Casino, gente, ricchezza (quasi tutta ai bianchi). Lasciamo la città che stanca e spaventa dopo tanti giorni di quasi solitudine e ci dirigiamo a sud attraverso la Chapman’s Peak, una strada panoramica veramente spettacolare. Enormi massi granitici emergono dall’oceano, l’acqua è di color cobalto. Proseguiamo ancora verso il Capo ed al primo campsite utile mi fermo, stanco ed un po’ teso per la guida nel traffico cittadino e non solo, dove tutti (come da noi in città) sono impazienti e dalla guida aggressiva. Il campsite a Noordhoek è gestito da due vecchietti che hanno una specie di zoo nel casino piu’ totale, non so perché ma mi ricorda la fattoria di nonna Papera. Oggi abbiamo fatto 455 km.

29 ottobre

Fantastica gita al Capo di Buona Speranza. Il tempo è perfetto e la temperatura anche. Entriamo nel comprensorio abbastanza presto e non c’è nessuno. Fantastico il panorama, un’esplosione di fiori primaverili, affascinante e francamente emozionante il Capo per quello che è e soprattutto per quello che rappresenta (foto di G.Mazzari).

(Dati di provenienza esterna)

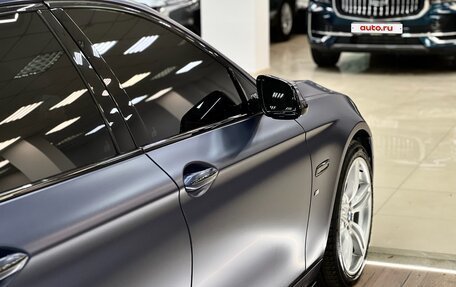BMW 5 серия, 2009 год, 2 990 000 рублей, 6 фотография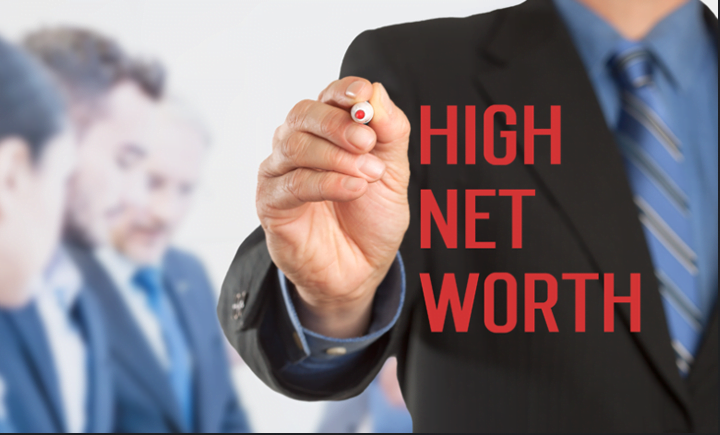 The Benefits of Working with a Financial Advisor for High-Net-Worth Retirement Planning
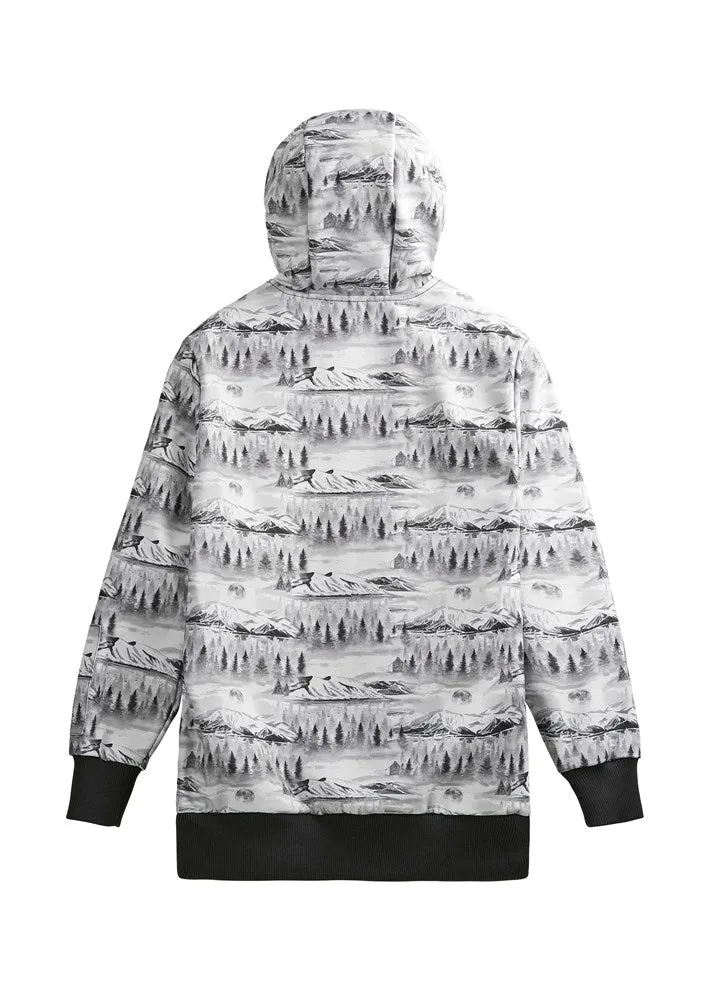 Picture Parker Printed Unisex Jacket - Mood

Dall’alto riusciamo anche ad avvistare tre balene oltre a miriadi di cormorani che volano in formazione e gabbiani. Al ritorno dalla passeggiata al vecchio faro al punto di ristoro decine di pulmann hanno scaricato orde di turisti e noi allora ce ne andiamo proseguendo nel golfo ma il panorama non è piu’ cosi affascinante, iniziano improbabili agglomerati di case di vacanza, il traffico avanza a passo d’uomo. Rinunciamo ad andare a Capo Agulhas come avevamo pensato in un primo tempo perché è tardi e, a parte il fatto di essere il punto estremo dell’Africa non ha certo il fascino e la storia del Capo e pare che anche dal punto di vista naturalistico non valga molto. Approfittiamo del po’ di tempo che abbiamo e cambiamo l’olio alla vecchia che ringrazia soddisfatta. Passiamo orribili paesi cercando un posto dove dormire non lontano da Stellenbosh dove domani lasceremo la macchina. A fatica troviamo un campsite (squallido) vicino a Gordon’s Bay. Oggi abbiamo fatto 160 km.

30 ottobre

Una trentina di km e siamo a Stellenbosh una cittadina universitaria, un’oasi di bellezza con immensi vigneti, uliveti, campi da golf e strutture sportive. Ci incontriamo con Chicco, un vecchio amico di gioventu’ che si è stabilito da queste parti e che mi ha trovato la sistemazione per parcheggiare la macchina in attesa di riprendere il cammino. Oggi abbiamo fatto una sessantina di km ed il viaggio complessivamente è stato di 6.430 km.

EPILOGO?

Spero di no. L’idea iniziale era quella di “chiudere” con la traversata dell’Africa da Nord a Sud, indeciso se riportare la macchina a casa oppure se venderla in Africa. Ma poi mi son detto: perché chiudere?? E allora ……si torna indietro!